La ministre Élaine Zakaïb et le maire de Trois-Rivières, Yves Lévesque.

Le PQ se rachète, selon Yves Lévesque

Alors qu'à pareille période l'an dernier, Yves Lévesque déplorait en commission parlementaire la fermeture de Gentilly-2, le maire de Trois-Rivières trouve «qu'ils se rachètent pas mal» en parlant du gouvernement Marois qui annonçait, lundi, une aide financière totalisant plus de 1,3 million de dollars pour un incubateur technologique et l'expansion d'une entreprise.
Le premier magistrat a rappelé que le développement économique, «c'est le nerf de la guerre». «Quand on perd des emplois, c'est dur de les récupérer. Ça ne changera pas du jour au lendemain», a-t-il admis lors d'une conférence de presse tenue dans le premier bâtiment du Parc Micro Sciences.
Car la ministre déléguée à la Politique industrielle, Élaine Zakaïb, était sur place pour dévoiler une subvention de 1 135 000 dollars à partir du Fonds de diversification économique. Cette enveloppe permettra à Innovation et Développement économique (IDÉ) Trois-Rivières de construire dès l'automne un incubateur spécialisé dans les technologies de l'information et des communications au coût de 4,2 millions de dollars, en collaboration avec le Cégep de Trois-Rivières. «On a onze entreprises dans le premier bâtiment», a fièrement indiqué le maire Lévesque.
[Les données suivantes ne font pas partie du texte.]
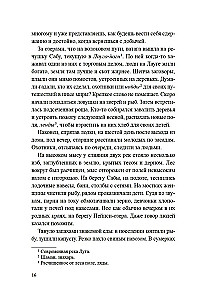 Zemes rūnas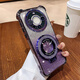 吟悅 適用華為mate60pro/+手機殼 Mate60新款ins全包透明創(chuàng  )意高級四角防摔電鍍軟殼閃粉紫女 四角防摔氣囊殼【紫色+閃粉支架+漸變閃卡】-贈膜 華為Mate60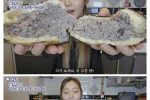 한국빵 수준이 많이 올라갔다는 일본인 유튜버.jpg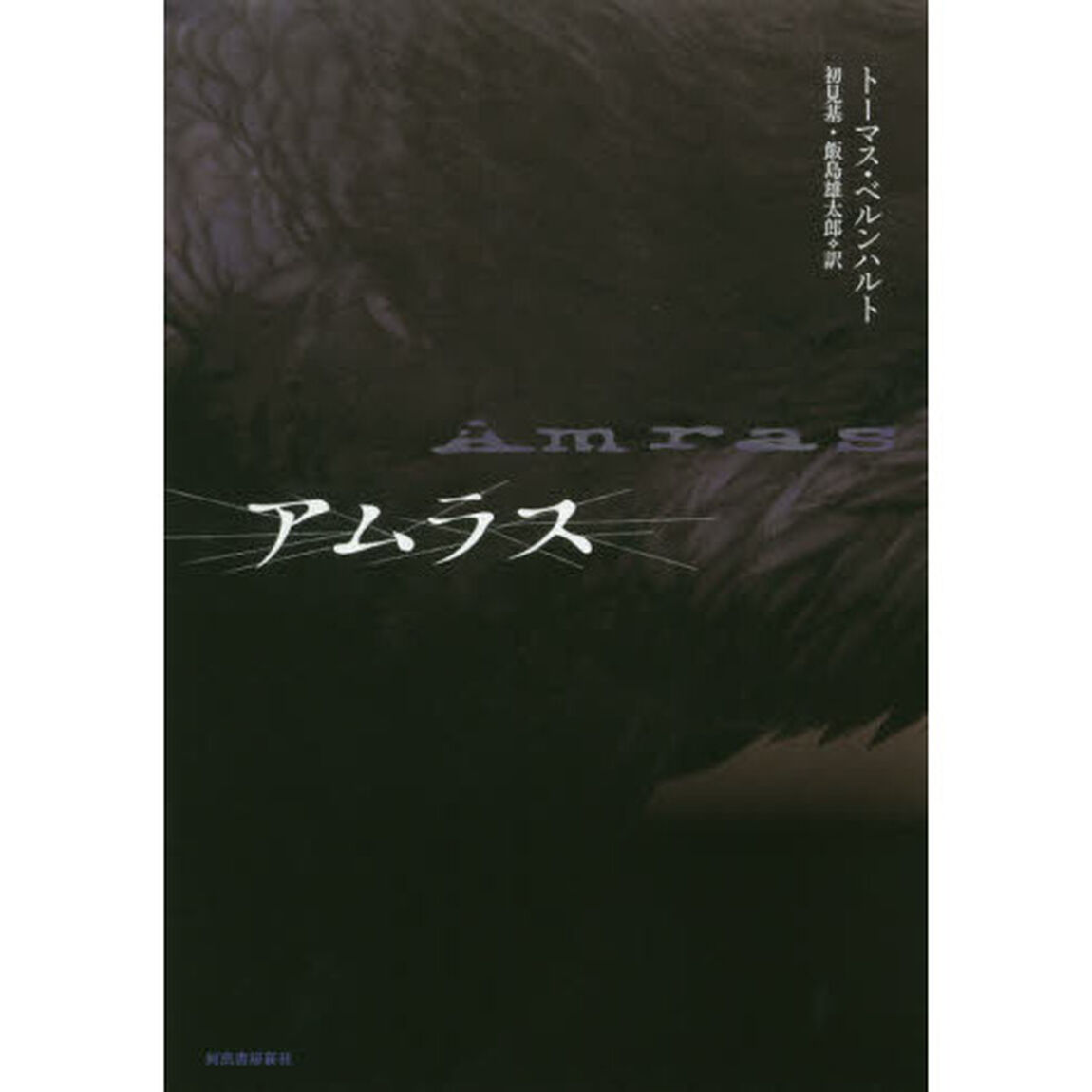 アムラス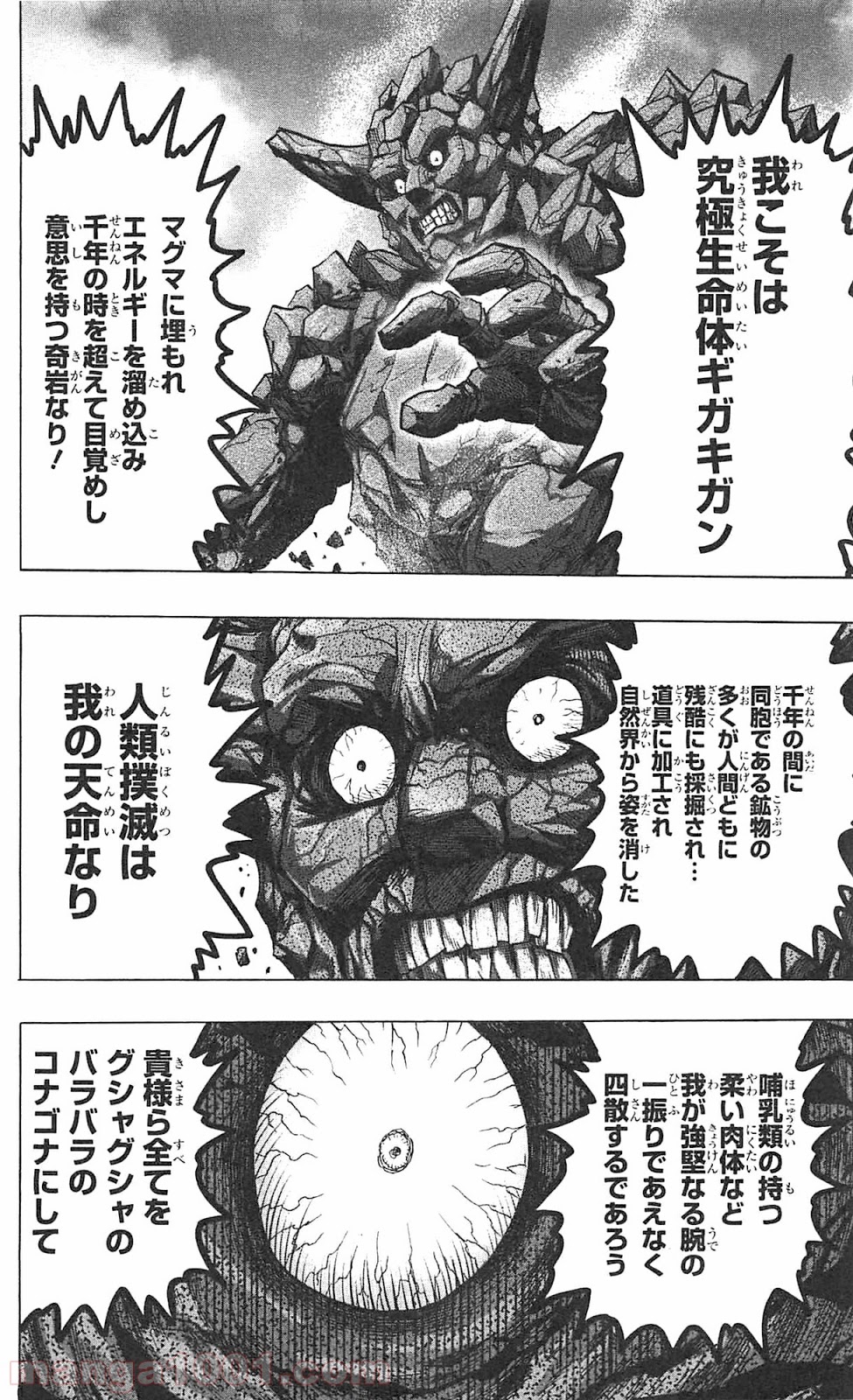 ワンパンマン ? ONE PUNCH MAN - raw - 第55.1話 - https://jpgg.ffgg.to/JPGG/04101052/adwtxi1glh4.jpg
Par ailleurs, l'entreprise Aéro-Maintenance N.C. profitera du soutien gouvernemental de 185 000 $ pour acquérir un hangar. Le prêt provient d'Investissement Québec, pour 100 000 $, et du Fonds de diversification économique, pour 85 000 $. Évalué à 365 000 $, le projet d'agrandissement va se traduire éventuellement par quatre nouvelles embauches.
«En favorisant la diversification économique des régions, nous assurons la croissance et la prospérité du Québec. C'est donc avec fierté que nous soutenons ces deux projets qui renforceront notre expertise dans le secteur de l'aéronautique et qui favoriseront la création d'entreprises dans le secteur des technologies de l'information et des communications», a commenté la ministre Zakaïb.
«Nous avons, dans la région de la Mauricie, une main-d'oeuvre qualifiée, qui met à profit son savoir faire en matière d'inspection, de maintenance et d'entretien d'aéronefs ainsi que de services d'aide au démarrage d'entreprises, au plus grand bénéfice des secteurs de l'aéronautique et des technologies de l'information et des communications», a ajouté la députée de Champlain, Noëlla Champagne.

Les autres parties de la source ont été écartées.